• To do:
If a line in the records below contains the word "would", copy it.

Dataset entries:
——

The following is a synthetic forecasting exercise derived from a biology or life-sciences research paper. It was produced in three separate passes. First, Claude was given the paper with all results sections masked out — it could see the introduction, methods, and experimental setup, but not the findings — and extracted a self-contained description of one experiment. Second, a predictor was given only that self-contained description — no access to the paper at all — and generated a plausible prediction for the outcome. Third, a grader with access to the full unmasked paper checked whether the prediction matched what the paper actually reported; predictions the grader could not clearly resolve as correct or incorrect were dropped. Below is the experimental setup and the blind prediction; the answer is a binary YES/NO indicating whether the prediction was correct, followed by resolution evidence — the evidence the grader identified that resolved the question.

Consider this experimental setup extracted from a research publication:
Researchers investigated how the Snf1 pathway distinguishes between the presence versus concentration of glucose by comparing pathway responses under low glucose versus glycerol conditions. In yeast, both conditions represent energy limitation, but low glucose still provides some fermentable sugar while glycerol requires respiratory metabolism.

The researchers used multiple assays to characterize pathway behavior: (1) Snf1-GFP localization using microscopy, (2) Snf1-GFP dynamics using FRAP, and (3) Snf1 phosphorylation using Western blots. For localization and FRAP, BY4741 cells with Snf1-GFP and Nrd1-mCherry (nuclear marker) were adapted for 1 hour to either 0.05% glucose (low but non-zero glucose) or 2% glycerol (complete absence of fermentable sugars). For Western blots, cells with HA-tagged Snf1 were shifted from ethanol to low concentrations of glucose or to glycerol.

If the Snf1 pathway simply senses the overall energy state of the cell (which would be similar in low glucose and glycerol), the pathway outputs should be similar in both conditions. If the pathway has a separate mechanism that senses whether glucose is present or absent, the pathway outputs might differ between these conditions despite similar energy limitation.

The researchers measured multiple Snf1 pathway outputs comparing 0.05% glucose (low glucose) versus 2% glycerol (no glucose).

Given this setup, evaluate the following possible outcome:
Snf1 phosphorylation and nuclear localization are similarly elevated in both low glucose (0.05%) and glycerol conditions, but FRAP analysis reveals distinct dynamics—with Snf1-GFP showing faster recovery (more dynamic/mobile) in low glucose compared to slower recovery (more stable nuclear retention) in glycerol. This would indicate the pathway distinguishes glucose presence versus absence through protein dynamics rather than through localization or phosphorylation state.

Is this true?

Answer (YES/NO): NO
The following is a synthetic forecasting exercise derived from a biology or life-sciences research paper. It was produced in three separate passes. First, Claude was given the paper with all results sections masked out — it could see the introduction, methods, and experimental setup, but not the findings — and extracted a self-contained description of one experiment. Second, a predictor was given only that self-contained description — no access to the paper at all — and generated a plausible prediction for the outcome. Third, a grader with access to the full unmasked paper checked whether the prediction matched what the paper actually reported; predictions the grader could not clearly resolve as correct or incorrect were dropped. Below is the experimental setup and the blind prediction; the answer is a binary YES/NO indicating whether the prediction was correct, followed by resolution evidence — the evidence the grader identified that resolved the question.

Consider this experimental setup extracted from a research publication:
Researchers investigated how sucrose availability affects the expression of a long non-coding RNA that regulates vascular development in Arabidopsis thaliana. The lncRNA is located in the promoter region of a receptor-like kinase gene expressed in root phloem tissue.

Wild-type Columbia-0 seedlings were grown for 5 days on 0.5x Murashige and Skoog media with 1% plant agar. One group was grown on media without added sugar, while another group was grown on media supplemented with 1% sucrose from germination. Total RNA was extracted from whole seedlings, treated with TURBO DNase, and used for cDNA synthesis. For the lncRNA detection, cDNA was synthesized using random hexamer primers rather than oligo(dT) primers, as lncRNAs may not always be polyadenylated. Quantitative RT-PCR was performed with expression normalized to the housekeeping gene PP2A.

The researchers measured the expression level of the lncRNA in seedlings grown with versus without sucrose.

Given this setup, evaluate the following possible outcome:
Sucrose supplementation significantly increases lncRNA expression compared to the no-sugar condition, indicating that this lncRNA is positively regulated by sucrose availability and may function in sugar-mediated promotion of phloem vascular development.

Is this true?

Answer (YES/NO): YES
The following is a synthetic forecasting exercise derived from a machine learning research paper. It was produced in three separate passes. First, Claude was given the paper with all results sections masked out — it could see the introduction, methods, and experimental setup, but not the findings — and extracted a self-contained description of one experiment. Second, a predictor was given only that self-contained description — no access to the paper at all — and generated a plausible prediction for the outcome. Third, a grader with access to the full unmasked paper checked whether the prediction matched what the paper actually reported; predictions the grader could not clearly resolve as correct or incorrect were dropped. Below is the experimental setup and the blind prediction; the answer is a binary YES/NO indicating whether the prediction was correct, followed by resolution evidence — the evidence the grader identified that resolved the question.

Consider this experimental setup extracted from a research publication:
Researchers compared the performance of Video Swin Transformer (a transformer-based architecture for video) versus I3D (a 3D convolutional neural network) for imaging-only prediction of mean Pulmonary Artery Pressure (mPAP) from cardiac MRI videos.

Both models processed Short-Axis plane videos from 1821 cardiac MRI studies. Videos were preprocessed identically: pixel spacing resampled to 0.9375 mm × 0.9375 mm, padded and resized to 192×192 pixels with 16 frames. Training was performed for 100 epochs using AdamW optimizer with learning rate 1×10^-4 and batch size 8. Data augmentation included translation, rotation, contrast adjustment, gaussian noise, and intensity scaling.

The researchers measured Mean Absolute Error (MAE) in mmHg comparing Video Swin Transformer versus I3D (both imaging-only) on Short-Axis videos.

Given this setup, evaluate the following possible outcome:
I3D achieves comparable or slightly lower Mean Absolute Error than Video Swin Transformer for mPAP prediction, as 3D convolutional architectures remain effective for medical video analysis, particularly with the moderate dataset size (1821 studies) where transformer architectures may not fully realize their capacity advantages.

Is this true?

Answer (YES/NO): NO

——

• Written response:
If the Snf1 pathway simply senses the overall energy state of the cell (which would be similar in low glucose and glycerol), the pathway outputs should be similar in both conditions. If the pathway has a separate mechanism that senses whether glucose is present or absent, the pathway outputs might differ between these conditions despite similar energy limitation.
Snf1 phosphorylation and nuclear localization are similarly elevated in both low glucose (0.05%) and glycerol conditions, but FRAP analysis reveals distinct dynamics—with Snf1-GFP showing faster recovery (more dynamic/mobile) in low glucose compared to slower recovery (more stable nuclear retention) in glycerol. This would indicate the pathway distinguishes glucose presence versus absence through protein dynamics rather than through localization or phosphorylation state.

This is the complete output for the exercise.